The Ophys Experiment data object gives us access to everything in the NWB file for a single imaging session

In [None]:
data_set = boc.get_ophys_experiment_data(ophys_experiment_id=session_id)

In [None]:
data_set.get

### 2.1 Maximum projection
This is the projection of the full motion corrected movie. It shows all of the cells imaged during the session.

In [None]:
max_projection = data_set.get_max_projection()

In [None]:
fig = plt.figure(figsize=(6,6))
plt.imshow(max_projection, cmap='gray')

### 2.3 ROI Masks
These are all of the segmented masks for cell bodies in this experiment.

In [None]:
rois = data_set.get_roi_mask_array()

In [None]:
print rois.shape
print "Number of cells:", rois.shape[0]

In [None]:
plt.figure(figsize=(6,6))
plt.imshow(rois.sum(axis=0))

### 2.4 DF/F Traces
There are a number of accessible traces in the NWB file, including raw fluorescence, neuropil corrected traces, demixed traces, and DF/F traces. 

In [None]:
ts, dff = data_set.get_dff_traces()

In [None]:
dff.shape

In [None]:
fig = plt.figure(figsize=(10,8))
for i in range(50):
    plt.plot(dff[i,:]+(i*2), color='gray')

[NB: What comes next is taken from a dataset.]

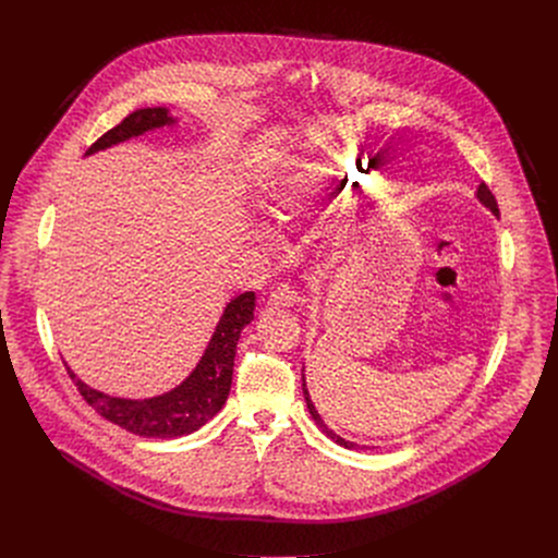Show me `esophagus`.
<instances>
[{"label": "esophagus", "instance_id": "34e87169", "mask_svg": "<svg viewBox=\"0 0 558 558\" xmlns=\"http://www.w3.org/2000/svg\"><path fill=\"white\" fill-rule=\"evenodd\" d=\"M298 302V291L287 284V282H280L278 287L271 289L269 293V304L271 306H278V308H287V306H293Z\"/></svg>", "mask_w": 558, "mask_h": 558}]
</instances>
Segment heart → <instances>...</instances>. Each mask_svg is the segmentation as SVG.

> It looks like different cells are active at different times. What could that be about?

### 2.5 Stimulus epochs

Several stimuli are shown during each imaging session, interleaved with each other. The stimulus epoch table provides information of these interleaved stimulus epochs


In [None]:
stim_epoch = data_set.get_stimulus_epoch_table()

In [None]:
stim_epoch

> Overlay stimulus epochs on the DFF traces

In [None]:
stim_epoch.stimulus.unique()

In [None]:
fig = plt.figure(figsize=(10,8))
for i in range(50):
    plt.plot(dff[i,:]+(i*2), color='gray')
    
#for each stimulus, shade the plot when the stimulus is presented
colors = ['blue','orange','green','red']
for c,stim_name in enumerate(stim_epoch.stimulus.unique()):
    stim = stim_epoch[stim_epoch.stimulus==stim_name]
    for j in range(len(stim)):
        plt.axvspan(xmin=stim.start.iloc[j], xmax=stim.end.iloc[j], color=colors[c], alpha=0.1)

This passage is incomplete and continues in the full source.